Doktor Gilbert anlatıyor: "Yeniden canlandırma odası. Bu küçük kızın kalçasında derin bir şarapnel yarası bulunuyordu. Yaranın iyice temizlenmesi gerekiyordu. Genel anesteziye gerek yoktu, lokal anestezi de yapmayacaktım. Ketamin anestezisi sayesinde ağrısız, huzurlu bir uykuya daldı. Soluk almaya devam ediyor, durumu da sabitliğini koruyordu. "Seninle ilgileneceğiz küçük şey" diye düşündüm.

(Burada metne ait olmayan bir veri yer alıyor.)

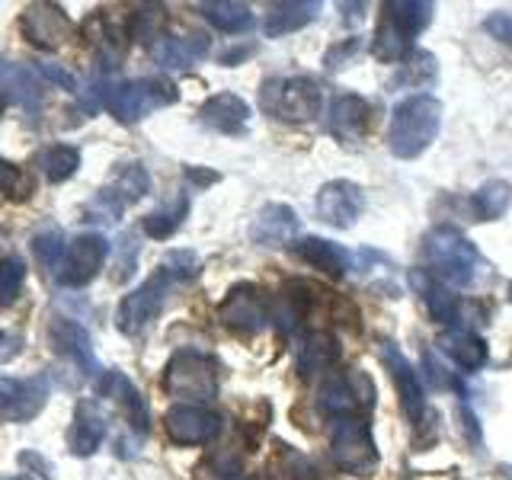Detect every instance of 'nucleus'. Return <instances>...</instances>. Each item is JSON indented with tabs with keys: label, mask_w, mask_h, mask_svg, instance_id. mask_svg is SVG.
I'll use <instances>...</instances> for the list:
<instances>
[{
	"label": "nucleus",
	"mask_w": 512,
	"mask_h": 480,
	"mask_svg": "<svg viewBox=\"0 0 512 480\" xmlns=\"http://www.w3.org/2000/svg\"><path fill=\"white\" fill-rule=\"evenodd\" d=\"M96 391H100V397H109V400H116V404L125 410L128 416V423H132V429H138L141 436L148 432L151 426V413H148V400L141 397V391L135 388L132 381H128L122 372H103L100 381H96Z\"/></svg>",
	"instance_id": "f3484780"
},
{
	"label": "nucleus",
	"mask_w": 512,
	"mask_h": 480,
	"mask_svg": "<svg viewBox=\"0 0 512 480\" xmlns=\"http://www.w3.org/2000/svg\"><path fill=\"white\" fill-rule=\"evenodd\" d=\"M0 336H4V333H0Z\"/></svg>",
	"instance_id": "3c124183"
},
{
	"label": "nucleus",
	"mask_w": 512,
	"mask_h": 480,
	"mask_svg": "<svg viewBox=\"0 0 512 480\" xmlns=\"http://www.w3.org/2000/svg\"><path fill=\"white\" fill-rule=\"evenodd\" d=\"M368 122V103L359 93H340L330 106V132L340 141H359Z\"/></svg>",
	"instance_id": "bb28decb"
},
{
	"label": "nucleus",
	"mask_w": 512,
	"mask_h": 480,
	"mask_svg": "<svg viewBox=\"0 0 512 480\" xmlns=\"http://www.w3.org/2000/svg\"><path fill=\"white\" fill-rule=\"evenodd\" d=\"M384 20H388L400 36H407L410 42L420 36L432 20V4L426 0H394V4H384Z\"/></svg>",
	"instance_id": "c85d7f7f"
},
{
	"label": "nucleus",
	"mask_w": 512,
	"mask_h": 480,
	"mask_svg": "<svg viewBox=\"0 0 512 480\" xmlns=\"http://www.w3.org/2000/svg\"><path fill=\"white\" fill-rule=\"evenodd\" d=\"M295 234H298V215L288 205H266L250 224V237L263 247L292 244Z\"/></svg>",
	"instance_id": "4be33fe9"
},
{
	"label": "nucleus",
	"mask_w": 512,
	"mask_h": 480,
	"mask_svg": "<svg viewBox=\"0 0 512 480\" xmlns=\"http://www.w3.org/2000/svg\"><path fill=\"white\" fill-rule=\"evenodd\" d=\"M368 404H372V381L365 375H330L317 391V407L333 420L359 416Z\"/></svg>",
	"instance_id": "6e6552de"
},
{
	"label": "nucleus",
	"mask_w": 512,
	"mask_h": 480,
	"mask_svg": "<svg viewBox=\"0 0 512 480\" xmlns=\"http://www.w3.org/2000/svg\"><path fill=\"white\" fill-rule=\"evenodd\" d=\"M202 122L221 135H237V132H244L250 122V106L240 100L237 93H215L212 100H205L202 106Z\"/></svg>",
	"instance_id": "5701e85b"
},
{
	"label": "nucleus",
	"mask_w": 512,
	"mask_h": 480,
	"mask_svg": "<svg viewBox=\"0 0 512 480\" xmlns=\"http://www.w3.org/2000/svg\"><path fill=\"white\" fill-rule=\"evenodd\" d=\"M423 256L432 276L455 288H474L477 279L487 272V263L477 253V247L458 228H448V224L432 228L423 237Z\"/></svg>",
	"instance_id": "f257e3e1"
},
{
	"label": "nucleus",
	"mask_w": 512,
	"mask_h": 480,
	"mask_svg": "<svg viewBox=\"0 0 512 480\" xmlns=\"http://www.w3.org/2000/svg\"><path fill=\"white\" fill-rule=\"evenodd\" d=\"M471 215L474 221H496L509 212L512 205V186L506 180H490L480 186L474 196H471Z\"/></svg>",
	"instance_id": "c756f323"
},
{
	"label": "nucleus",
	"mask_w": 512,
	"mask_h": 480,
	"mask_svg": "<svg viewBox=\"0 0 512 480\" xmlns=\"http://www.w3.org/2000/svg\"><path fill=\"white\" fill-rule=\"evenodd\" d=\"M48 400L45 375L36 378H0V416L10 423L32 420Z\"/></svg>",
	"instance_id": "4468645a"
},
{
	"label": "nucleus",
	"mask_w": 512,
	"mask_h": 480,
	"mask_svg": "<svg viewBox=\"0 0 512 480\" xmlns=\"http://www.w3.org/2000/svg\"><path fill=\"white\" fill-rule=\"evenodd\" d=\"M202 16L221 32H244L253 26V13L247 4H228V0H215V4H199Z\"/></svg>",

Onun o huzurlu hali beni de sakinleştirmişti. Norveç'te aynı saatlerde yaz güneşinin altında oyun oynayan torunum Maria geldi aklıma. İnsanlar bu günleri büyük olasılıkla hayatlarının en güzel yazı olarak hatırlayacak. Burada ise en kötü yaz olarak hatırlanacak. Günümüzde her şey birbirine çok yakın ve bir o kadar da uzak."
Bombalardan kaçıp soluğu hastanede alan üç kardeş. Anne ailenin diğer fertlerini aradığı için ağabey ile abla, küçük kardeşlerine bakmak zorunda kalmış. Gazze'deki çocuklar küçük yaşta büyük sorumluluklar üstleniyor.
Gazze'deki saldırılar sırasında İsrail roketleri kumsalda oynayan çocukları da hedef almış ve saldırıda dört çocuk yaşamını yitirmişti. Saldırılarda yaralananlar arasında bulunan üç çocuk Şifa Hastanesi'nde tedavi altına alındı. Doktor Gilbert'ın onlarla yaptığı sohbet sırasında çocukların söyledikleri düşündürücü ve utanç verici: "Şimdi oynayacak kimsemiz kalmadı. Dört roket fırlattılar. İlk ikisi arkadaşlarımızı öldürdü. Üçüncüsü yaralanmamıza neden oldu. Dördüncü bize yardıma gelen adamın bacağını kopardı." "Kumsalda futbol oynayan çocuklar olduğumuzu görmelerine rağmen bize ateş açtılar."